The script outputs summary CSV files in the directories specified by dataset_path in the JSON and creates a consolidated CSV with aggregated metrics in output_path:

pxm_results
β”œβ”€β”€ DockQ_details.csv
β”œβ”€β”€ DockQ_results.csv
β”œβ”€β”€ LDDT_details.csv
β”œβ”€β”€ LDDT_results.csv
β”œβ”€β”€ RMSD_details.csv
β”œβ”€β”€ RMSD_results.csv
β”œβ”€β”€ Summary_table.csv
└── Summary_table.txt
  • Summary_table.csv and Summary_table.txt provide a concise overview of key metrics such as DockQ success rate, PoseBusters success rate, and LDDT (with protein-protein interfaces indicated as prot_prot).
  • *_results.csv files provide a full view of aggregated evaluation metrics.
  • *_details.csv files allow exploration of sample-specific metrics selected by each ranker.

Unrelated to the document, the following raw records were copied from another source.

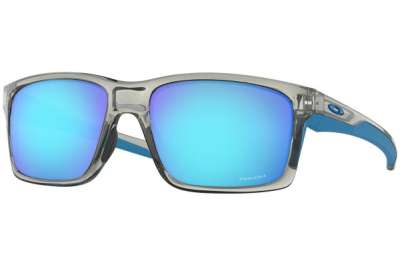 Oakley OO9264 MAINLINK PRIZM – 42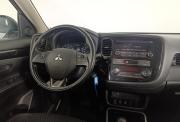 Mitsubishi Outlander III Рестайлинг 2 Волгоград  - изображение 34
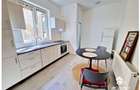 Centrul Istoric, str Matei Basarab, Apartament 2 camere de inchiriat - 5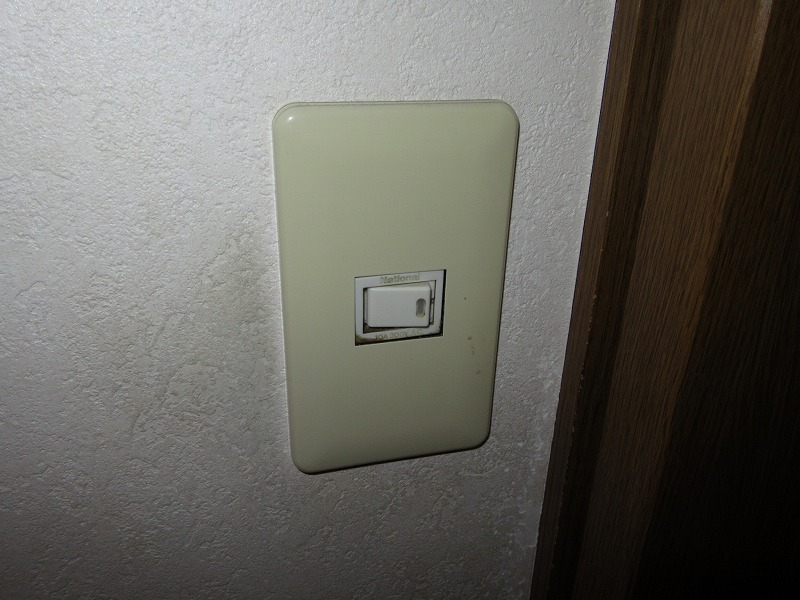 b0003400_17475131.jpg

πŸ”„ Reproduction of RecentPDB Low Homology Dataset Construction

This section outlines steps to construct the RecentPDB Low Homology dataset. File paths required for scripts are specified in benchmark.configs.data_config. It’s recommended to specify new output paths in scripts to prevent overwriting default files.

1. Filter to RecentPDB

Run this command to filter RecentPDB entries:

python benchmark/scripts/filter_for_recentpdb.py -c [mmcif_dir] -o [chain_interface_csv] -m [meta_csv] -n [num_cpu]
  • mmcif_dir: Directory with MMCIF files downloaded from RCSB PDB.
  • chain_interface_csv: Output CSV file recording filtered chain and interface information for RecentPDB dataset.
  • meta_csv: Output CSV file containing meta information of filtered entries.
  • num_cpu: Number of CPU cores for processing. Recommended CPU-to-memory (GB) ratio is 1:4.

2. Filter to Low Homology Subset

Run this command to filter to the Low Homology subset:

python benchmark/scripts/filter_to_lowh.py -c [chain_interface_csv] -t [test_to_train_json] -o [output_protein_lowh_csv] -n [output_nuc_lowh_csv]
  • chain_interface_csv: Input CSV with filtered chain and interface info from RecentPDB.
  • test_to_train_json: A JSON file containing a dictionary where keys are entities from the test set in the format '{PDB ID}_{Entity ID}', and values are lists of similar entities (high homology) from the train set in the same format.
  • output_protein_lowh_csv: Output CSV with filtered chain and interface info for RecentPDB Low Homology Protein subset.
  • output_nuc_lowh_csv: Output CSV with filtered chain and interface info for RecentPDB Low Homology Nucleic Acids subset.